It’s certain that the furore about Kechiche’s treatment of his actors will rumble on, but how should it affect our appreciation of the film? On the one hand the sex scenes are so intimate and intrusive that you do feel sympathy for the actors if he really did insist on dozens of dozens of takes. But it must be said that these wouldn’t be the first actresses to complain about a tyrannical male director once they see the edited results of a soul-baring shoot.
While Maria Schneider may the precedent that springs to mind with her accusations against Bernardo Bertolucci over Last Tango in Paris, it’s not always sex scenes that cause ongoing frictions – Björk never forgave Lars Von Trier after he put her through the emotional wringer in pursuit of Dancer in the Dark.
In a way there’s a side of us that has some sympathy with the notion of suffering for great art, at least to a certain degree. Otherwise the transformative exploits of actors like Robert De Niro, Daniel Day Lewis and Christian Bale wouldn’t garner so many press inches. It would be impossible to look upon this film and imagine that it wasn’t an extremely arduous production for all involved; but shouldn’t some temporary hardships be sanctionable in the service of a film that will last forever?
When it’s this good, certainly. But what would be unacceptable is if the actors felt exploited or their trusts violated in any way during production and only time will tell if more details do indeed emerge.

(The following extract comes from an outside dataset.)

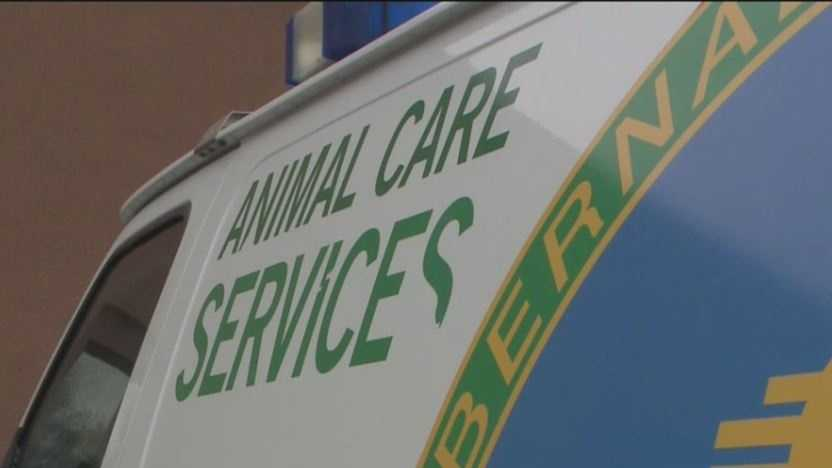 Bernalillo County wants a new tool for its animal services program.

Anyone who’s seen Kechiche’s last-but-one film, Couscous, will be aware of the director’s distinctive cinematic vision and that this film’s approach to sex is consistent with it. He envisions his films as highly charged sensual experiences in which he tries to invoke the pleasures of food and the transporting rapture of dancing, music and sex. Food is obviously one of Kechiche’s main concerns and he uses it symbolically in ways that are both clichéd (oysters) and more interesting (a series of spaghetti bolognese meals stand to signify Adèle’s growing refinement and sense of maturity).
What’s new about Blue is that Kechiche has expended just as much effort in delivering realistic dialogue scenes as he has with concocting his signature dish of earthly delights. The schoolyard scenes are just as convincing as anything in, say, Laurent Cantet’s The Class and the argument scenes are just as realistically compelling as anything by the Dardennes brothers. But unlike those directors Kechiche has attempted to achieve a sense of realism in all aspects of the human experience, leaving no stone unturned. He may have left himself open to criticism as a result, but his film is an unforgettably raw and real experience.
Blue is the Warmest Colour is released in the UK on November 22, 2013.